The first song on Screens is the first song the Mint Chicks ever wrote, when they were all still attending Orewa College.
"We were going to release it on our first EP in 2003 but the label said: 'save it for the album'.
When the album came out we weren't playing it any more, but then we remembered it and rearranged it for the three-piece thing."
The Nielson brothers took their time to refine the album's production and mixing, taking everything in their own hands.
"We did the bulk of the actual recording at the beginning of last year, went on a tour, came back and kept working on it, doing more overdubs with keyboards and horns," Kody explains.
He acknowledges that the album would probably sound completely different if the band hadn't moved to the US.
"It's a good thing to be isolated over there, not having family and old friends around you.
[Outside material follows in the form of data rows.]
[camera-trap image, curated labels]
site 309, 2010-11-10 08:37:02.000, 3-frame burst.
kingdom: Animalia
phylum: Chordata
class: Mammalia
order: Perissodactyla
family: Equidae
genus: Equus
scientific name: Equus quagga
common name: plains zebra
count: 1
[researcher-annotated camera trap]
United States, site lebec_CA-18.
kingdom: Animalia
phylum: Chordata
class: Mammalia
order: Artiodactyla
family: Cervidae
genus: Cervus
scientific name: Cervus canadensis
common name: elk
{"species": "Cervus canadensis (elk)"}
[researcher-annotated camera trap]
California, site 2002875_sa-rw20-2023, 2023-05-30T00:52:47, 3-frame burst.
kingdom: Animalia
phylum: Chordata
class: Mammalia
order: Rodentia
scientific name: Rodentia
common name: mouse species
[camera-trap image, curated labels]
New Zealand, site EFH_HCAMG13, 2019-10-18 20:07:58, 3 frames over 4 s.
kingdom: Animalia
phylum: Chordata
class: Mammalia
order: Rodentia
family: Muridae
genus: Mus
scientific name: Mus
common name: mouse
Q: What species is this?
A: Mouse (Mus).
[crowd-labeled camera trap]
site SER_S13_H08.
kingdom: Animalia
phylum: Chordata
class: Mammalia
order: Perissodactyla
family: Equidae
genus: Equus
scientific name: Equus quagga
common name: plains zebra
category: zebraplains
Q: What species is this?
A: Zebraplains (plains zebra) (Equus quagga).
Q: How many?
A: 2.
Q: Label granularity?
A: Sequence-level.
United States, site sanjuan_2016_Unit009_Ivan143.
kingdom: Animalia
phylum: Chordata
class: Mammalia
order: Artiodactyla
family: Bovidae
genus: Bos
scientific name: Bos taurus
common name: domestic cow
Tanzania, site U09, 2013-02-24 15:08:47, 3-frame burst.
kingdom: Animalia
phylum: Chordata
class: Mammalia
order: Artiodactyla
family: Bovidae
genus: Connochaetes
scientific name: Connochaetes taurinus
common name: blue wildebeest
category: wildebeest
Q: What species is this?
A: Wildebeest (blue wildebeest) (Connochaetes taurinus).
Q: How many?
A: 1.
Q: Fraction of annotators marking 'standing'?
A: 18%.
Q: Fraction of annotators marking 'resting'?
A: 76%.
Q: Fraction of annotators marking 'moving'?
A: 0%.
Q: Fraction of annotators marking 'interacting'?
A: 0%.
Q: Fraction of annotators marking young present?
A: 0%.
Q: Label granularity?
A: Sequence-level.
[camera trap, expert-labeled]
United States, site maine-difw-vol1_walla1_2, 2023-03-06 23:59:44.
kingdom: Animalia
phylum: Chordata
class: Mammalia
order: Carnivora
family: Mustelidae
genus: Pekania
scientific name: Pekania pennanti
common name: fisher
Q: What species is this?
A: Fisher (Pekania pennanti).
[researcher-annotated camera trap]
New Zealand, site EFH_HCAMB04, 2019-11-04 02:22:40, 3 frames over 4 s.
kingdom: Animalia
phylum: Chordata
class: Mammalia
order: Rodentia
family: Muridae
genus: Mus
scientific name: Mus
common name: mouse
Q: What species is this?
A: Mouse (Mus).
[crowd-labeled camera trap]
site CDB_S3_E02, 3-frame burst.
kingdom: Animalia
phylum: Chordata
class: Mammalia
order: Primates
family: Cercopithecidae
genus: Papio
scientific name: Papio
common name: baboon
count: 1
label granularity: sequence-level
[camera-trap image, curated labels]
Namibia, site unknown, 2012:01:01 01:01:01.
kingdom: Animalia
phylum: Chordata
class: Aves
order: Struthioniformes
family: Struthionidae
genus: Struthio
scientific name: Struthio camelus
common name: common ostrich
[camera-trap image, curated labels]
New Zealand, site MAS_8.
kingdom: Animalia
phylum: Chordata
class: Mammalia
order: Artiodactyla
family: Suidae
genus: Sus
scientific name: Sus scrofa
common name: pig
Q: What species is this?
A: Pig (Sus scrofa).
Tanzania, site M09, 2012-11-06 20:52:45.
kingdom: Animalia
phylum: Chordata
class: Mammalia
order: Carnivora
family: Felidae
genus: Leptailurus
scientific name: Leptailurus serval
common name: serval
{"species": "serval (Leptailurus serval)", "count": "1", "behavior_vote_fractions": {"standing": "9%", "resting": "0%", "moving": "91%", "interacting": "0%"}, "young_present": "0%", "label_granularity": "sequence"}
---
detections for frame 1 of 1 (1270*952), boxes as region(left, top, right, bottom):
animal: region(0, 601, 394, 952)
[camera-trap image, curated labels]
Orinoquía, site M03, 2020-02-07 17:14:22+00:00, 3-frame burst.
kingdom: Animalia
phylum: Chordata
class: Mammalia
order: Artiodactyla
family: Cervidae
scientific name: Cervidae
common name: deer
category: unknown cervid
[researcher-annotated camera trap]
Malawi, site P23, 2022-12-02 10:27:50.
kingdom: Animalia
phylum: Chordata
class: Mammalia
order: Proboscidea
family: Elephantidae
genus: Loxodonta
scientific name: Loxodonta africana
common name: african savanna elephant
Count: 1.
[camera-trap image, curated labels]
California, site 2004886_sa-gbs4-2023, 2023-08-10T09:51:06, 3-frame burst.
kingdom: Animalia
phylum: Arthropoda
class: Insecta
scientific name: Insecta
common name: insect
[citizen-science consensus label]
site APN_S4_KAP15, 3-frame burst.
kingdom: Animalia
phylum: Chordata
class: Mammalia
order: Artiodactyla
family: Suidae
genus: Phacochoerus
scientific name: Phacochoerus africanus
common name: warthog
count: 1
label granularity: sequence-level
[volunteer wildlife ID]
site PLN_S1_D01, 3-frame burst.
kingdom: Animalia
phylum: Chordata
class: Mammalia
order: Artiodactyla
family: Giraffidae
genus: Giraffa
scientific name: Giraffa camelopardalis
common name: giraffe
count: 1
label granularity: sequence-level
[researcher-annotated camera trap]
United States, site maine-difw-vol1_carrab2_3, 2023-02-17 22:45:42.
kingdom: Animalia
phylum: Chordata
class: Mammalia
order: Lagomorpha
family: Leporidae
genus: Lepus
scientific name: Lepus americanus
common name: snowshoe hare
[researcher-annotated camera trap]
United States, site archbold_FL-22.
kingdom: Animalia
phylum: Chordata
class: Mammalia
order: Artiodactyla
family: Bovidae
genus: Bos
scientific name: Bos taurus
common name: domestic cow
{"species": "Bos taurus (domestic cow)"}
Just hearing their opinions might slightly change what you're doing subconsciously," he says.
What's more, the Mint Chicks had the opportunity to use the mixing facilities of a couple of Portland studios with proven track records.
The work took place in The Dandy Warhols' Odditorium studio, Audible Alchemy (Modest Mouse) and Supernatural (The Shins) - and the Nielson brothers' father's studio in Orewa.
Although living half a world away, the band got some encouragement from back home.
In 2008 the Mint Chicks released an iTunes-only single, Life Will Get Better Some Day, which not only received a lot of airplay in New Zealand, but was also short-listed for Apra's songwriting award, the Silver Scroll.
"We were just struggling through the recording," Kody remembers.
"And it's good to hear that it was doing so well. We got updates now and then, but then we didn't really know or care about what was going on in New Zealand," he says.
After spending the summer back home and playing a couple of shows in New Zealand, the band will head back to Portland.
The next step is finding a label to release Screens in the US.
"We are in touch with a few labels but we want the best deal."